Mike Hopkins, Senior Vice President of Prime Video and Amazon MGM Studios, explained in a note that the company identified opportunities to scale back or discontinue investments in certain areas while intensifying its focus on content and product initiatives with the most substantial impact.
Despite these layoffs, Amazon has been proactive in its media business investments, including the $8.5 billion acquisition of MGM and an expenditure of approximately $465 million on the first season of "The Lord of The Rings: The Rings of Power" on Prime Video in 2022. The company is also preparing to introduce ads on Prime Video and a pricier ad-free subscription tier in certain markets, aligning its strategy with competitors such as Netflix and Walt Disney.
In the broader context of industry trends, several companies that underwent significant layoffs in 2022 and 2023 are now strategically targeting specific projects and divisions to optimize resource management.
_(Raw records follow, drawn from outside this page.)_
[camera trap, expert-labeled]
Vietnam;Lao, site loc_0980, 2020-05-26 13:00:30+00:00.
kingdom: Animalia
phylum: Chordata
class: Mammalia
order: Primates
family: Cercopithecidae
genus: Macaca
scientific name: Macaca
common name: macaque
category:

Amazon recently made cuts in its Alexa voice assistant division, while Microsoft implemented layoffs in its LinkedIn professional network.
Furthermore, Amazon's Twitch service is reportedly set to terminate around 35% of its workforce, equivalent to 500 employees, according to a report published on Tuesday. Despite these organizational shifts, Amazon's shares, which surged by over 80% last year, experienced a 1.5% increase in afternoon trading.